Check logs Sprint 8.4 week 2

[hcaofec]

Log review needs to be completed for Sprint 8.3 (week 2) per the Security Event Review Checklist (https://github.com/fecgov/FEC/wiki/Security-Event-Review-Checklist)

[qqss88]

Vulnerabilities found this week:

OPENFEC: Total 2

1. data/flyway/build.gradle: HIGH details here: https://app.snyk.io/org/fecgov/project/e6c155e9-f0ac-4a49-98fa-83c24f5b74b3/

added a new ticket here: https://github.com/fecgov/openFEC/issues/3654

2. requirements.txt: medium Race Condition Vulnerable module: webargs Introduced through: webargs@0.18.0 and flask-apispec@0.7.0 https://github.com/fecgov/openFEC/issues/3642

FEC-EREGS: total 1

1. requirements.txt Race Condition - midium Vulnerable module: webargs Introduced through: regcore@4.2.0 and webargs@1.8.1 (https://github.com/fecgov/fec-eregs/issues/435)

FEC-PATTERN-LIBRARY: None

FEC-CMS: Total 3

1. package.json Denial of Service (DoS) Vulnerable module: mem Introduced through: npm@6.8.0

2.requirements.txt Content Spoofing: MEDIUM (Due 3/10/2019 - needs milestone) (fecgov/fec-cms#2624)

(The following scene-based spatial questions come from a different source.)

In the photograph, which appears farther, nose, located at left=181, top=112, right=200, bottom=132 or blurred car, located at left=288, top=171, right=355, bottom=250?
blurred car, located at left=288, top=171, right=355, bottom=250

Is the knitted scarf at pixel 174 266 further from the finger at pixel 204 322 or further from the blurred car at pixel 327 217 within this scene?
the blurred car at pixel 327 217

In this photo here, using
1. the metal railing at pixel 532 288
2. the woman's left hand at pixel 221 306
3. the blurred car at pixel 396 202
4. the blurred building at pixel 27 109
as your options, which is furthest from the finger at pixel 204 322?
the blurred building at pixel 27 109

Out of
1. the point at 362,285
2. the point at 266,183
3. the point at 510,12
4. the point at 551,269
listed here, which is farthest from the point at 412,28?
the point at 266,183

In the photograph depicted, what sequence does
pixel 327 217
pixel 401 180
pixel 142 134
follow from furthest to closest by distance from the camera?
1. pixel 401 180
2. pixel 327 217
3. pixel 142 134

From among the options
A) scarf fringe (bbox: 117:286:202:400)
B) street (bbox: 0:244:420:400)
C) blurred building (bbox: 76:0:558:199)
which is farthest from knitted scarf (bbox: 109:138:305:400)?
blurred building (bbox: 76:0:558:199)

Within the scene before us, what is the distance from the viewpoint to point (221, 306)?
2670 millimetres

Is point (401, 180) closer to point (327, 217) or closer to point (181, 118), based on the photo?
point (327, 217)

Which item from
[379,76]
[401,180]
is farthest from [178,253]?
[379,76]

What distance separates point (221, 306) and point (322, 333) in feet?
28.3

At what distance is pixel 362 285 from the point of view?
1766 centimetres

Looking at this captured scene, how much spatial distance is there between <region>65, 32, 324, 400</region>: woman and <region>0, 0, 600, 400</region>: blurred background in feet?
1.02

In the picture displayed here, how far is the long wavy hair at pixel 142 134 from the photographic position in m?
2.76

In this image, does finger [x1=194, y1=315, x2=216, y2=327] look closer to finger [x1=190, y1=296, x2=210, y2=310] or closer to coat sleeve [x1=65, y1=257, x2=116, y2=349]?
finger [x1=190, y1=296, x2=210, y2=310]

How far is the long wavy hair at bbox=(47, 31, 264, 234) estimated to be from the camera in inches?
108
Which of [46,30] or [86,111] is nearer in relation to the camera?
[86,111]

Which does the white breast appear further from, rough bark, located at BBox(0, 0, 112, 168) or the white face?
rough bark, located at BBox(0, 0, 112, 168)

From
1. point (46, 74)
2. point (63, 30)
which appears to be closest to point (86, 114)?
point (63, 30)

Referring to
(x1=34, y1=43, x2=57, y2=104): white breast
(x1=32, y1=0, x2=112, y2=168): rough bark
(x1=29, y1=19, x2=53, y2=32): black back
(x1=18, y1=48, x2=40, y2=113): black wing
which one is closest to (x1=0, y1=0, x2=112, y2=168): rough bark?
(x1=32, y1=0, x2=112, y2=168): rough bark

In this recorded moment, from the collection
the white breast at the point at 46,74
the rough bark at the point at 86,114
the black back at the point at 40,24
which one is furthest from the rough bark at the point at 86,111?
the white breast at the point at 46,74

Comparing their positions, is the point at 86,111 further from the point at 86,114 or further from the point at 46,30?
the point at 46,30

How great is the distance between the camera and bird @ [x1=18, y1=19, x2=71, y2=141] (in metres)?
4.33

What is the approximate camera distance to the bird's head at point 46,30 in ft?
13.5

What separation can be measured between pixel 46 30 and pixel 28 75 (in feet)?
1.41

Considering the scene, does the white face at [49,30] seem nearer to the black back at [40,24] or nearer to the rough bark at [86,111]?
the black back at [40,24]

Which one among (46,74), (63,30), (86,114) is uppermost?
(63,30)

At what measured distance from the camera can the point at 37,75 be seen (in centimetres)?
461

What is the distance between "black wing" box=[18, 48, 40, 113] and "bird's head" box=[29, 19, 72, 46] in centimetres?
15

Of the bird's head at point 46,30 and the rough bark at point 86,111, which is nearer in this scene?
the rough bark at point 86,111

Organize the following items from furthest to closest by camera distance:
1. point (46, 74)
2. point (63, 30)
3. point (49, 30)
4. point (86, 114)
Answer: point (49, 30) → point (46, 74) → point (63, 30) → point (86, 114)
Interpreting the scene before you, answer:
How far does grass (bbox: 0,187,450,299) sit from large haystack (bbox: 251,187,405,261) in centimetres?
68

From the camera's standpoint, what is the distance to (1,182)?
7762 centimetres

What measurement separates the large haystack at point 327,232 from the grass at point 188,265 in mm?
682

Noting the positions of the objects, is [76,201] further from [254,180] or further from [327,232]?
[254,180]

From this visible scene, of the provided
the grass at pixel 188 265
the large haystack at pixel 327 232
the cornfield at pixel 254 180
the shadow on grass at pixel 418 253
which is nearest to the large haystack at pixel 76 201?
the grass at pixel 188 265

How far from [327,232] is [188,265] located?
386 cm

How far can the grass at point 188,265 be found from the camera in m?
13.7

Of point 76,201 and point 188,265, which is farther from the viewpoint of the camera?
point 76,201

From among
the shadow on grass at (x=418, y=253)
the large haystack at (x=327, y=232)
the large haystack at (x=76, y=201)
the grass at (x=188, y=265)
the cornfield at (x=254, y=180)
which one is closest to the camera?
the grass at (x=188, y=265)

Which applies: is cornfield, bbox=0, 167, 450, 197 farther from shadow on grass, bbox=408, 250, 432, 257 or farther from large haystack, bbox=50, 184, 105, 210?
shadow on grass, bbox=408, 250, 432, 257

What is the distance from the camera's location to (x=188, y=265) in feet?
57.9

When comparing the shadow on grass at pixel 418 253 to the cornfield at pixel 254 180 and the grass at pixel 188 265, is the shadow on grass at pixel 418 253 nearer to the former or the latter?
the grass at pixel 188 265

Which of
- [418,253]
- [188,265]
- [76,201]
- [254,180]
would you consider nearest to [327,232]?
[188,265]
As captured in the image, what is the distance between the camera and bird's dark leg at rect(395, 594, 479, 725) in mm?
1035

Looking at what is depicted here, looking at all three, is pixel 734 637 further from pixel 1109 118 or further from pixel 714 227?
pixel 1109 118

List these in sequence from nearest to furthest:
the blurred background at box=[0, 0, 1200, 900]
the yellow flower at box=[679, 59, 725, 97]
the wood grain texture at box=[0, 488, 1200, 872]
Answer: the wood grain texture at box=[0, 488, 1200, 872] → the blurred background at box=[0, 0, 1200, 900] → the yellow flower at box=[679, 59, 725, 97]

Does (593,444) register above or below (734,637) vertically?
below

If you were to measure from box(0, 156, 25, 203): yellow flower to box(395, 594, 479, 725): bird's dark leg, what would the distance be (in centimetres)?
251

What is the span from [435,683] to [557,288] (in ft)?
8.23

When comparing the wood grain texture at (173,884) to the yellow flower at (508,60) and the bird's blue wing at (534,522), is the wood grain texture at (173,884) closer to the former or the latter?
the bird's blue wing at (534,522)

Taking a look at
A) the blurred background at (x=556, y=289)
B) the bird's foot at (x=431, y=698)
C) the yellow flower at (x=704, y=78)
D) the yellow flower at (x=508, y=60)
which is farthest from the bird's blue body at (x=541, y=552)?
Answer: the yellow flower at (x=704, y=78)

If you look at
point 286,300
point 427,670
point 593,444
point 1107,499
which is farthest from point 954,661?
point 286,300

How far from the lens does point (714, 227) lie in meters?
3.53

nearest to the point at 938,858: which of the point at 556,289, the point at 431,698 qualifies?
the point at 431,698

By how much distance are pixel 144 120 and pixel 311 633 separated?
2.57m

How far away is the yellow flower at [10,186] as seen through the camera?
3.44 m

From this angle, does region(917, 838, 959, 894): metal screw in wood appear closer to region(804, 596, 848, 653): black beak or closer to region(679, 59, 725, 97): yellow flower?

3. requirements.txt .Uncontrolled Memory Consumption: MEDIUM fecgov/fec-cms#2691

Account approvals:

One open issues - Add Erik Burgess to fecgov org (https://github.com/18F/fec-accounts/issues/162) There are existing open issues, need to revisit them and/or close. (https://github.com/18F/fec-accounts/issues) Search logs: one user added to cms (for @rfultz to access wagtail, refer to onboard ticket https://github.com/fecgov/fec-accounts/issues/155, this ticket can be closed now)

Cloud.gov Dashboard: 9 deployer accounts, same as last week.

[JonellaCulmer]

@qqss88 Did you reference the correct onboarding ticket in the above comment? It doesn't look like an onboarding ticket.

[qqss88]

@JonellaCulmer Sorry I copied the wrong link - correction done.